Babalola FaseruLaura M MussulmanNiaman NazirEdward F EllerbeckElena SherginaTaneisha S ScheuermannByron J GajewskiDelwyn CatleyKimber P RichterPublished in: Substance abuse (2022)
Background: Enrollment in smoking cessation trials remain sub-optimal. The aim of this analysis was to determine the effectiveness of a modified Zelen's design in engaging hospitalized patients who smoke in a pragmatic OPT-IN versus OPT-OUT tobacco treatment trial. Methods: At bedside, clinical staff screened smokers for eligibility, randomized eligible into study arms, and delivered the appropriate treatment approach. Study staff called randomized patients at one-month post-discharge, debriefed patients on the study design, and collected consent to participate. We used frequencies and percentages for categorical variables and means and standard deviations for quantitative variables to describe the characteristics of those who consented and were enrolled versus those who did not enroll. We also compared the characteristics of participants who consented and those who were reached and explicitly refused consent at one-month follow-up. We used the Cohen's d measure of effect size to evaluate differences.
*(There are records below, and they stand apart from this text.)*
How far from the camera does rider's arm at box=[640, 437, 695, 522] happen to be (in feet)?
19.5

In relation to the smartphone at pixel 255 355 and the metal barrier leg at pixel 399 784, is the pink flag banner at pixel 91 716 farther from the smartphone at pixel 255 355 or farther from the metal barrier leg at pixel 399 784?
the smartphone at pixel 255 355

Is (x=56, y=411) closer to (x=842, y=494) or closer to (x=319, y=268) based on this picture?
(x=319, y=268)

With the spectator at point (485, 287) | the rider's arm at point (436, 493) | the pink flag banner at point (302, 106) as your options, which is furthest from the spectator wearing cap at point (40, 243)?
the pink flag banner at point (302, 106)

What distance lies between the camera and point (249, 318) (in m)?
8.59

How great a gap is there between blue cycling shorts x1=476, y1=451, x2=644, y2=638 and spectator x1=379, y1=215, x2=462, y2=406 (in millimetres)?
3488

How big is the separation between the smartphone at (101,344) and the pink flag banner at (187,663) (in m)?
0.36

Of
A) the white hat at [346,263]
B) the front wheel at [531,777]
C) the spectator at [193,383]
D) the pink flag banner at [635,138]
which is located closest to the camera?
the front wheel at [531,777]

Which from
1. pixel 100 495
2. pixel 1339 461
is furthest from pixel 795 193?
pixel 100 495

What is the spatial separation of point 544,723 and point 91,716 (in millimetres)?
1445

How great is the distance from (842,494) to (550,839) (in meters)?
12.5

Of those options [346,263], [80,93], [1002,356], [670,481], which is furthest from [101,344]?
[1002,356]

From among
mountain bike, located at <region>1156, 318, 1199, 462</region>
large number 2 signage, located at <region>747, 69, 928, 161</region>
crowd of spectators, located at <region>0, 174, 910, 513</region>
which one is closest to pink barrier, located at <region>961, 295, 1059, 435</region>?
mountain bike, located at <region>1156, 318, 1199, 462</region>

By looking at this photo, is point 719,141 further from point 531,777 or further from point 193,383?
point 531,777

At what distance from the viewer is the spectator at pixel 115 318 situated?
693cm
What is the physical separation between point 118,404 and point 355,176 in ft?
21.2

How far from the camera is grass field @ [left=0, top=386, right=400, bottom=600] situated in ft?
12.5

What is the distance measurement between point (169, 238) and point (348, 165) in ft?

Results: Of the 1,000 randomized, 741 (74.1%) consented to continue in the study at one-month follow-up. One hundred and twenty-seven (12.7%) refused consent and 132 (13.2%) were unreachable. Cohen's d effect size differences between those who consented/enrolled ( n = 741) and those who were not enrolled ( n = 259) were negligible (<0.2) for age, gender, race/ethnicity, and most forms of insurance. The effect size was small for Medicaid (0.36), and other public insurance (0.48). After excluding those unreached at 1 month (12.7%), there were medium Cohen's d effect size differences between those who consented to participate ( n = 741) and those who explicitly refused ( n = 127) with respect to age (0.55) and self-pay or no insurance (0.51). There were small to negligible effect size differences with respect to sex, race/ethnicity, and other forms of health insurance. Conclusions: The modified Zelen's design resulted in successful enrollment of most participants who were initially randomized into the trial, including those not motivated to quit.